Output the passage on Israel's military campaign in Lebanon in full, word for word, with no changes.

Extract to read
--- START ---

In fact, Israel’s military leaders are about the same business as the Greeks, who used the abduction of Helen as a pretext for all-out war against the Trojans. The Lebanese people didn’t kidnap anyone, and do not deserve to be run from their homes, least of all by a hail of rockets and artillery. The presence of Hezbollah weapons emplacements in Lebanon is a problem, and if Iranian rockets are indeed killing people in Israel, the international community should apply diplomatic pressure to bring a halt to those attacks. If necessary, the UN should deploy a peacekeeping force to disarm them, and thus assure Israel of safety within its borders. But the wholesale pillaging of Lebanon, treating it like a free-fire zone where its citizens may live or die as their fate befalls them, is barbaric, animalistic, and cannot be justified by raising the spectre of holocausts past. This is holocaust now, and empowering the victims of the European holocaust to run the world’s most sophisticated murder machine is not justice, but a horrific exploitation of their ongoing agony.
The Last Generation?

--- END ---

Records shown
--- START ---

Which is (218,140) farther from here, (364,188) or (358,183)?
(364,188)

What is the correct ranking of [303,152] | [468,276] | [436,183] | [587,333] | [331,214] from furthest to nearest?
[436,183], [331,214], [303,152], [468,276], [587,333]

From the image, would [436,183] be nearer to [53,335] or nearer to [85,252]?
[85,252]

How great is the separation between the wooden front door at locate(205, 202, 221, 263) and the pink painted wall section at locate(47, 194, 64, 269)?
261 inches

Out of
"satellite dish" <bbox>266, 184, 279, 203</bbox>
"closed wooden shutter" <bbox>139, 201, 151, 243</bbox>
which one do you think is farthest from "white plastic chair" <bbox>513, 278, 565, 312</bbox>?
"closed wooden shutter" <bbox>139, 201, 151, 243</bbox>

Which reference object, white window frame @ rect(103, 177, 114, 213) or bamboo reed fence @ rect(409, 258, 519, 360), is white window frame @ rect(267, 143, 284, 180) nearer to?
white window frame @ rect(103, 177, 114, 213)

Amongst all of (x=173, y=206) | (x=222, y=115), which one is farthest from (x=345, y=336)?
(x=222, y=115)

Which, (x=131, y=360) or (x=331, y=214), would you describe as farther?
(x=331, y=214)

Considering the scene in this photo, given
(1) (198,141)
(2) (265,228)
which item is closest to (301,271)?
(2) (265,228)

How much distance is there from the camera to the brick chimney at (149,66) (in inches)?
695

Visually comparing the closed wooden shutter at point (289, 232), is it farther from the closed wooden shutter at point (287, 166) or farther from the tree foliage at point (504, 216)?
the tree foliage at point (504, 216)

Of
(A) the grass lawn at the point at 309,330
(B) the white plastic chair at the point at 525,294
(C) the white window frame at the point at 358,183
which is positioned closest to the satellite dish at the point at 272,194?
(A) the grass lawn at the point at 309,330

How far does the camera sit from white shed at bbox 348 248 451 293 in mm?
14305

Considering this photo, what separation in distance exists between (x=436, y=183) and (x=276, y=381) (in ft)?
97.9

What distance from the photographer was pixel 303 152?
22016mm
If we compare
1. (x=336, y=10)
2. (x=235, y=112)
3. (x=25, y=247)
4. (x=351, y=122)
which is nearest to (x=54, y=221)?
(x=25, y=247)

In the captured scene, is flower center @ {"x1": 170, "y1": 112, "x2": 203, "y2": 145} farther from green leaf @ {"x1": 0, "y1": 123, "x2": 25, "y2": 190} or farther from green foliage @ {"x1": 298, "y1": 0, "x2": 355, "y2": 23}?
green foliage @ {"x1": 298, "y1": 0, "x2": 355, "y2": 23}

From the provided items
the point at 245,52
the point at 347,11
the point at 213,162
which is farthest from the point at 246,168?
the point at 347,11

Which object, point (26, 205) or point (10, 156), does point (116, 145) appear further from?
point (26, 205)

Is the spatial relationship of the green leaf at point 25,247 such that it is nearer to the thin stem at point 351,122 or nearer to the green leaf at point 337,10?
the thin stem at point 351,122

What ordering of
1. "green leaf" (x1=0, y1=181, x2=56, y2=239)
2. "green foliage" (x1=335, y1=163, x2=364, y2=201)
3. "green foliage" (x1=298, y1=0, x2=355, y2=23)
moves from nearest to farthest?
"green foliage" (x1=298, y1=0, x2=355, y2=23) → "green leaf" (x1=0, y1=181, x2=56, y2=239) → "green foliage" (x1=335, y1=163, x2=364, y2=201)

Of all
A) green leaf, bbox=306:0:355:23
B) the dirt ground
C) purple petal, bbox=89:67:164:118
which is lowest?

--- END ---
--- START ---

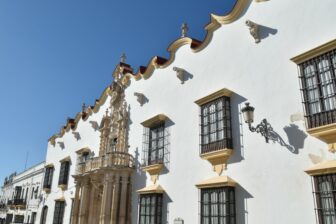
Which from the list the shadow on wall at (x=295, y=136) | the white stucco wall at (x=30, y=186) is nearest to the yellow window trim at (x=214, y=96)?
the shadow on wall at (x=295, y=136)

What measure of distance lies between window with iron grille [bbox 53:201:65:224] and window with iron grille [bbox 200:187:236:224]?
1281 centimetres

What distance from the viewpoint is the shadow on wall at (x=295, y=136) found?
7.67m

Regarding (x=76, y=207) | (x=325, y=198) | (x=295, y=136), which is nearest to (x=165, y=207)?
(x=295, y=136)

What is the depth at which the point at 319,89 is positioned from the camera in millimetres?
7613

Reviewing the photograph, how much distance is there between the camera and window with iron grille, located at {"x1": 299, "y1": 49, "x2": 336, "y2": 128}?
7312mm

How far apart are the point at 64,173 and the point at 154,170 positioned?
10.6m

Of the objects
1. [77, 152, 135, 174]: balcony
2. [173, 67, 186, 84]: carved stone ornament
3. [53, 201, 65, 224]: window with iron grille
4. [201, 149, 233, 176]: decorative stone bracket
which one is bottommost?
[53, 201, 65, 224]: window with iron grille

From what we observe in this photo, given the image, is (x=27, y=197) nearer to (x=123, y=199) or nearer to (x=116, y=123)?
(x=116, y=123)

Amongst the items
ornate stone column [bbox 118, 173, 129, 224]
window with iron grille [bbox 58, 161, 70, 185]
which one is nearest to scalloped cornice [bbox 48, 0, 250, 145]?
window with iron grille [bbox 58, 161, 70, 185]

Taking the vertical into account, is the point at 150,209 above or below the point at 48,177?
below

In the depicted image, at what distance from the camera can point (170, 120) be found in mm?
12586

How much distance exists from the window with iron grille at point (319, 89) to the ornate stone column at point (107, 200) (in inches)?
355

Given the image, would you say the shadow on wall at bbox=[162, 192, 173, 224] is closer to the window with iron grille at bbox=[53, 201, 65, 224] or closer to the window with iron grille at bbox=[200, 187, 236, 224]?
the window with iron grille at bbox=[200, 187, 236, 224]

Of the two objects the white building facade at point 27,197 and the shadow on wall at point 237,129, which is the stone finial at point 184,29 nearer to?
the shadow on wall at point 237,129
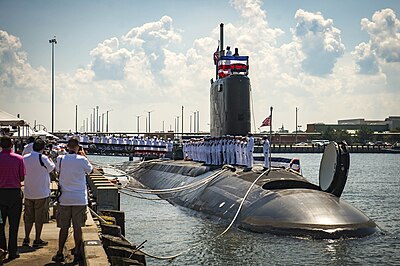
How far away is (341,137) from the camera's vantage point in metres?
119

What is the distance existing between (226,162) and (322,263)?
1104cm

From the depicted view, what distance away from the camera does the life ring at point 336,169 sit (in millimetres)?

--- END ---
--- START ---

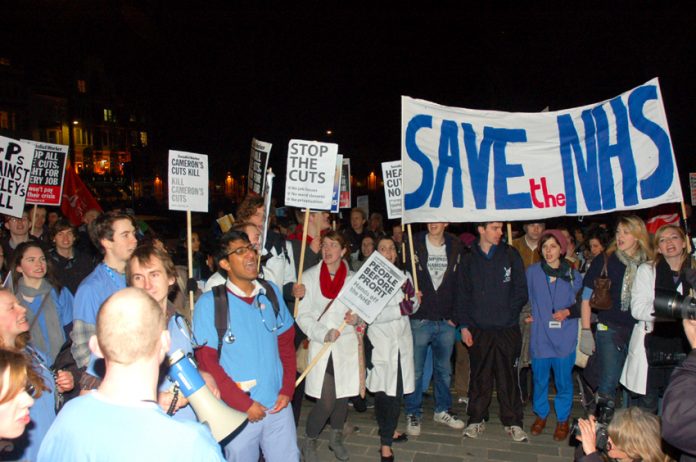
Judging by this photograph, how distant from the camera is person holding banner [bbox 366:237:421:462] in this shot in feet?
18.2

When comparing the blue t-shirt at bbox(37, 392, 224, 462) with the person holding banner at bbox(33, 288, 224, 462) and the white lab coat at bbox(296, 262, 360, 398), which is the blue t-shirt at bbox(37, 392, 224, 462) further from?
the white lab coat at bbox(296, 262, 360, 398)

--- END ---

Task result
In fact, Israel’s military leaders are about the same business as the Greeks, who used the abduction of Helen as a pretext for all-out war against the Trojans. The Lebanese people didn’t kidnap anyone, and do not deserve to be run from their homes, least of all by a hail of rockets and artillery. The presence of Hezbollah weapons emplacements in Lebanon is a problem, and if Iranian rockets are indeed killing people in Israel, the international community should apply diplomatic pressure to bring a halt to those attacks. If necessary, the UN should deploy a peacekeeping force to disarm them, and thus assure Israel of safety within its borders. But the wholesale pillaging of Lebanon, treating it like a free-fire zone where its citizens may live or die as their fate befalls them, is barbaric, animalistic, and cannot be justified by raising the spectre of holocausts past. This is holocaust now, and empowering the victims of the European holocaust to run the world’s most sophisticated murder machine is not justice, but a horrific exploitation of their ongoing agony.
The Last Generation?